Le député libéral juif de Winnipeg souhaitait évoquer l’adoption d’un projet de loi dont il était l’auteur, en faveur d’une économie respectueuse de l’environnement dans la province des Prairies qui l’avait vu grandir.
Il a également évoqué ce pays qu’il avait représenté, au sein du gouvernement du Premier ministre canadien Justin Trudeau, et qu’il avait contribué à promouvoir en qualité de ministre de la Diversification du commerce international de 2018 à 2019.
« Physiquement pas génial », a-t-il répondu au journaliste qui lui demandait comment il se sentait, « mais émotionnellement vraiment, vraiment solide et reconnaissant d’avoir la chance de continuer à oeuvrer pour mon pays. J’aime chaque mètre carré de ce pays, que ce soit en anglais, en français, dans les langues autochtones — j’aimerais pouvoir en parler davantage — dans la langue des nouveaux immigrants. J’aime aussi tout ce que cela représente pour le Canada et les Canadiens. »

BLOC DE DONNÉES:
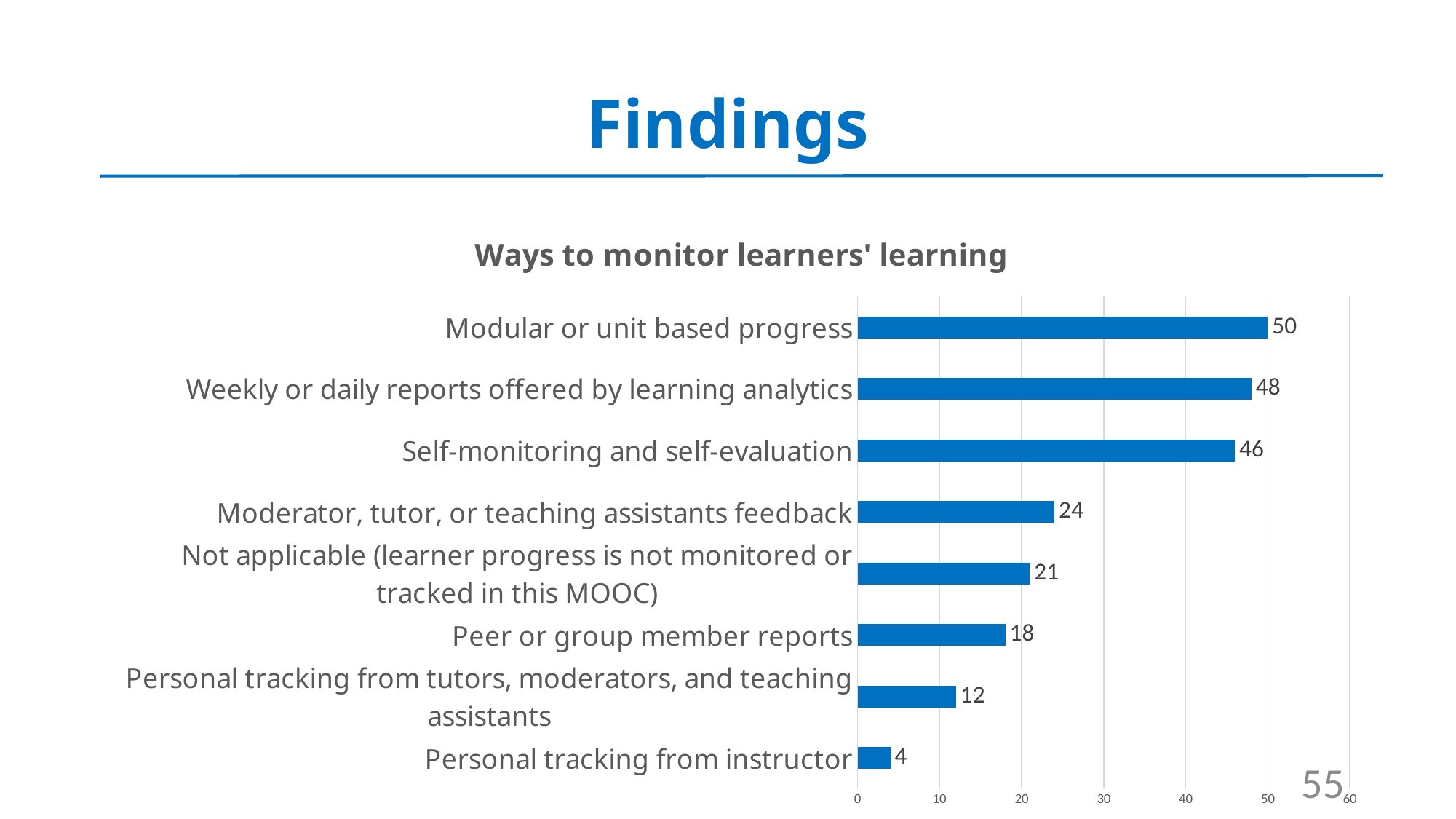
What is the value for Modular or unit based progress? 50 Which category has the lowest value? Personal tracking from instructor What is the difference between the values for Moderator, tutor, or teaching assistants feedback and Personal tracking from tutors, moderators, and teaching assistants? 12 What is the title of the chart? Ways to monitor learners' learning What is the value for Peer or group member reports? 18 Which is larger: the value for Not applicable (learner progress is not monitored or tracked in this MOOC) or the value for Peer or group member reports? Not applicable (learner progress is not monitored or tracked in this MOOC) Which category has the highest value? Modular or unit based progress How many categories are shown in the chart? 8 What is the value for Self-monitoring and self-evaluation? 46 What kind of chart is shown on the slide? Bar chart What is the value for Personal tracking from instructor? 4 What is the difference between the values for Modular or unit based progress and Weekly or daily reports offered by learning analytics? 2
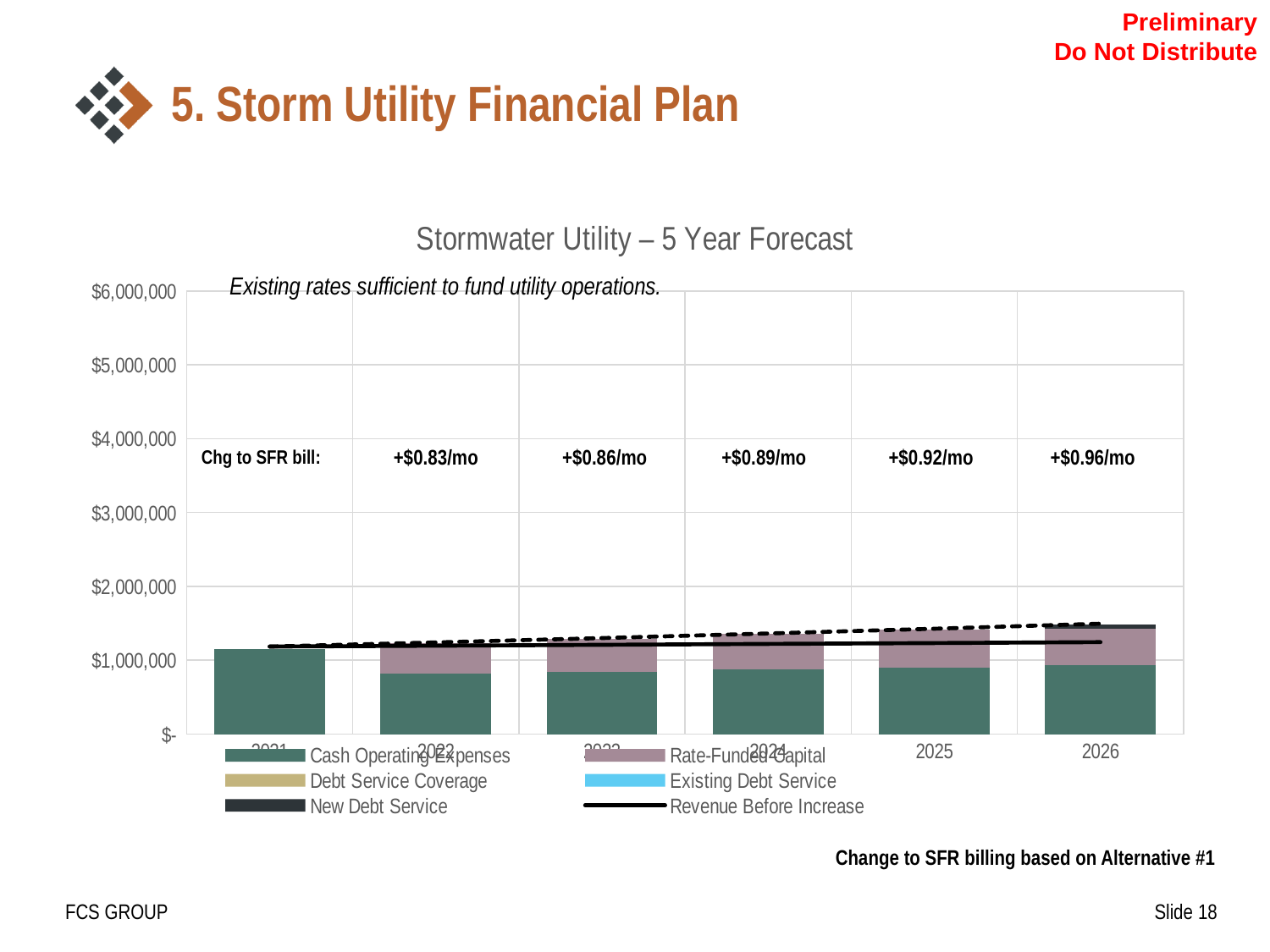
Is the Cash Operating Expenses value larger in 2021 or in 2022? 2021 What change to the SFR bill is shown for 2022? +$0.83/mo Do the total stacked bars rise or fall from 2022 to 2026? rise Is the Cash Operating Expenses value for 2022 greater or less than $1,000,000? less What is the title of the chart? Stormwater Utility – 5 Year Forecast What change to the SFR bill is shown for 2024? +$0.89/mo How many series does the chart legend list? 6 How many years are shown along the x axis of the chart? 6 Is the total stacked bar for 2026 greater or less than $2,000,000? less What kind of chart is shown on the slide? combination bar and line chart What change to the SFR bill is shown for 2026? +$0.96/mo Which year shows the largest change to the SFR bill? 2026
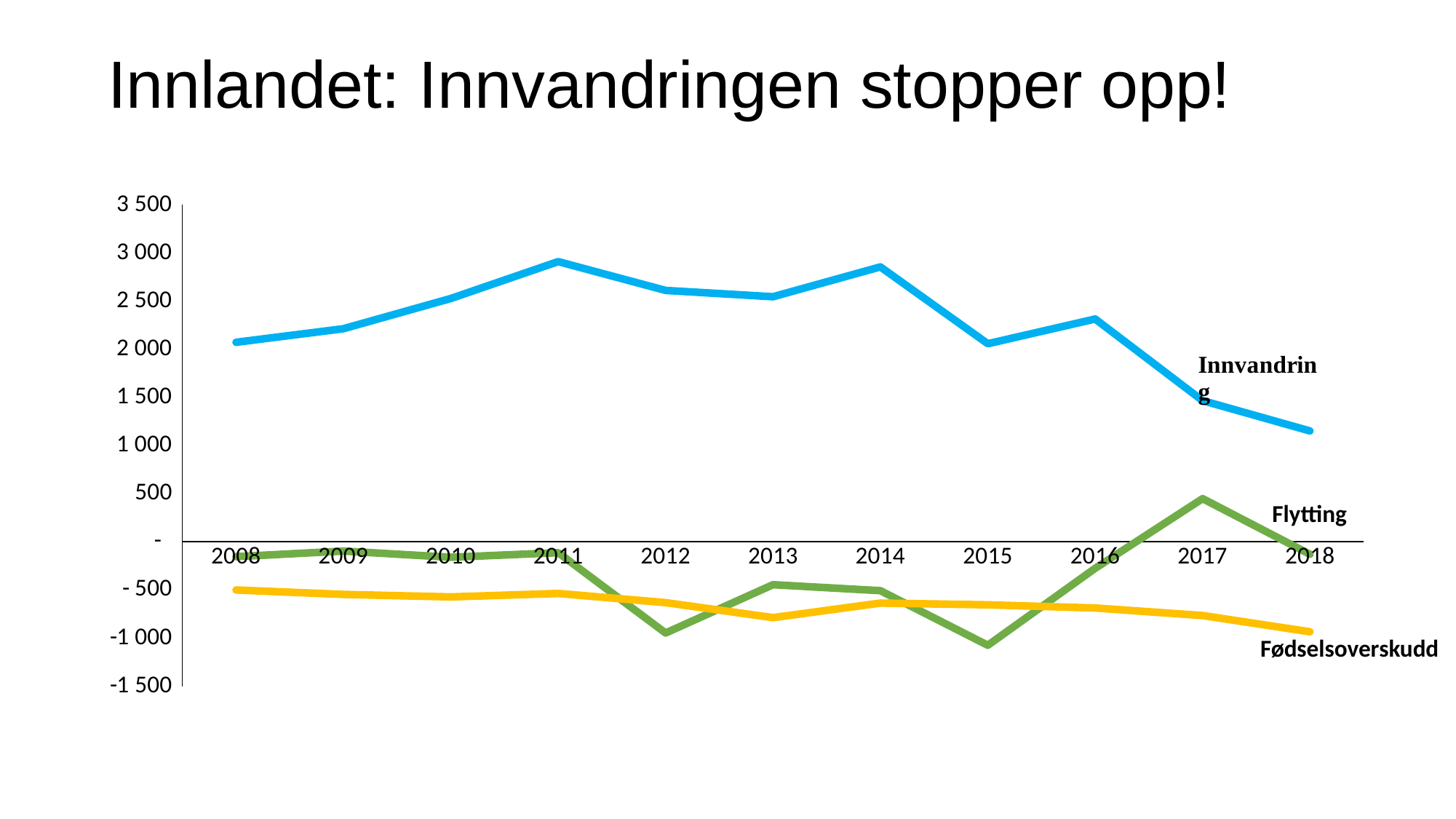
What is the title of the slide? Innlandet: Innvandringen stopper opp! Is the value for Innvandring in 2011 greater or less than 2 500? greater In which year is the Flytting series at its highest? 2017 In 2018, which is larger: Innvandring or Flytting? Innvandring Is the value for Flytting in 2012 greater or less than -500? less Is the value for Innvandring in 2018 greater or less than 1 500? less What kind of chart is shown on the slide? line chart How many series are plotted in the chart? 3 In which year is the Innvandring series at its lowest? 2018 Does the Innvandring series rise or fall from 2014 to 2018? fall How many years are plotted along the x axis? 11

CONSIGNE 1:
D'après l'extrait sur le député de Winnipeg, quel poste ministériel a-t-il occupé de 2018 à 2019 ?
CONSIGNE 2:
Poursuivez l'extrait sur le député de Winnipeg à la suite de sa dernière phrase.

RÉPONSE 1:
Il a été ministre de la Diversification du commerce international.

RÉPONSE 2:
Cette identité qui était la sienne renvoyait directement à sa judéité.
« Impossible pour moi de séparer mes valeurs et opinions politiques de Canadien et de membre de la communauté juive », confiait-il au Canadian Jewish News lorsqu’il avait été élu pour la première fois au Parlement fédéral en 2015.
Carr s’est éteint à l’âge de 71 ans, le 12 décembre dernier, quelques jours après l’adoption par les députés canadiens de son projet de loi, Building a Green Prairie Economy [Vers une économie verte pour les Prairies].
Des députés de tous bords ont salué la mémoire d’un modéré attaché à trouver un consensus avec ses rivaux pour le bien de son pays.
Carr s’était exprimé au Parlement le jour de l’adoption de ce projet de loi. Dans son allocution, il s’était aventuré au-delà du sujet strictement économique pour faire l’éloge des traditions canadiennes de modération et coopération, fragilisées ces dernières années par une forte polarisation de la société.
« Permettre à toutes les sensibilités de s’exprimer, d’une manière réfléchie et respectueuse de tous, même dans la dissidence, est l’une des caractéristiques principales des démocraties. C’est ce qui permet de renforcer le tissu national, tissé comme à partir de tous ces petits fils, et ce qui fait du Canada un exemple pour le monde entier », avait-il déclaré.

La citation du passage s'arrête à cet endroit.